*Selected extract*:
----

Mann beautifully describes the marvelous sophistication of cultures, cities, agriculture, arts and science that blossomed in North America, Central America, and South America thousands of years ago, in many cases predating achievements and growth and civilization in Europe. Yes, the Incas never used the wheel except for children's toys. And yes, the Mississippian city of Cahokia was a bustling port and a trading center with population equal to Paris in France---and that was 500 years before Columbus sailed.

                                                  Beautiful downtown Cahokia


And yes, there were grand cities in the Americas before there was pyramid-building in Egypt. And yes, the Olmec culture in what is now Mexico invented the zero whole centuries before mathematicians in India did the same.

My recollection of learning about the history of the Americas is that the dates and events were tied to discovery and conquest and colonization by Europeans. The implication was that, before the white men with guns, germs and steel arrived, nothing much was going on in whole continents characterized more by "virgin land" and "endless wilderness" than by people who had agriculture, city life, art, trade, commerce, religion, science, kings and philosophers.

----

*Study material*:
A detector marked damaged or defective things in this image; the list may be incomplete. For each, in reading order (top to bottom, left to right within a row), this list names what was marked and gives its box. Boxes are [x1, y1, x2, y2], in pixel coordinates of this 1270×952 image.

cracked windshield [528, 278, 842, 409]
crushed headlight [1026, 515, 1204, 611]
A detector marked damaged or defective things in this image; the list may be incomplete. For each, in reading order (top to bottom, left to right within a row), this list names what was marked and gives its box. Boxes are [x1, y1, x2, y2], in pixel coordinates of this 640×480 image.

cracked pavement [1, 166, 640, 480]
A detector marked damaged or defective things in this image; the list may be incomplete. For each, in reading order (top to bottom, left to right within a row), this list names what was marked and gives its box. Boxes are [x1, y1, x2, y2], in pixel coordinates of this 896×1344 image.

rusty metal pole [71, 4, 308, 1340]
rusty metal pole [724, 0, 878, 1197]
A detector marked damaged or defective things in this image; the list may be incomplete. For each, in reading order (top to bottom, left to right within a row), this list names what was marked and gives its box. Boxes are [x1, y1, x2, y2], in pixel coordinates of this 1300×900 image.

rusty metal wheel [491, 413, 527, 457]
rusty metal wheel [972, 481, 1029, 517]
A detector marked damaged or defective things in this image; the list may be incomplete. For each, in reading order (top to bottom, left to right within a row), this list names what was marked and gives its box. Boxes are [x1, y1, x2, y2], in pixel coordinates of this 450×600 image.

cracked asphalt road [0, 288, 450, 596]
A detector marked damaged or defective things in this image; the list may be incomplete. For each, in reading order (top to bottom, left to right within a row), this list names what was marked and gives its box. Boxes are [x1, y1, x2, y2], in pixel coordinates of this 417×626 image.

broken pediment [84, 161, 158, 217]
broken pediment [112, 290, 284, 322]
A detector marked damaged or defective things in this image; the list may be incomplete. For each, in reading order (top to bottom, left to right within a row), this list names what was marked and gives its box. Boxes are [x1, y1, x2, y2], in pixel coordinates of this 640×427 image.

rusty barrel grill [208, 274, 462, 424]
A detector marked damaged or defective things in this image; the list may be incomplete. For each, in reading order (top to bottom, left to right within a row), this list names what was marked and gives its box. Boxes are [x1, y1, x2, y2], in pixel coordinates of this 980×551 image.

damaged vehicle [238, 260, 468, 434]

----

*Activity*: Reproduce the passage on the early civilizations of the Americas in full, word for word.

*Solution for this exercise*:
Mann beautifully describes the marvelous sophistication of cultures, cities, agriculture, arts and science that blossomed in North America, Central America, and South America thousands of years ago, in many cases predating achievements and growth and civilization in Europe. Yes, the Incas never used the wheel except for children's toys. And yes, the Mississippian city of Cahokia was a bustling port and a trading center with population equal to Paris in France---and that was 500 years before Columbus sailed.

                                                  Beautiful downtown Cahokia


And yes, there were grand cities in the Americas before there was pyramid-building in Egypt. And yes, the Olmec culture in what is now Mexico invented the zero whole centuries before mathematicians in India did the same.

My recollection of learning about the history of the Americas is that the dates and events were tied to discovery and conquest and colonization by Europeans. The implication was that, before the white men with guns, germs and steel arrived, nothing much was going on in whole continents characterized more by "virgin land" and "endless wilderness" than by people who had agriculture, city life, art, trade, commerce, religion, science, kings and philosophers.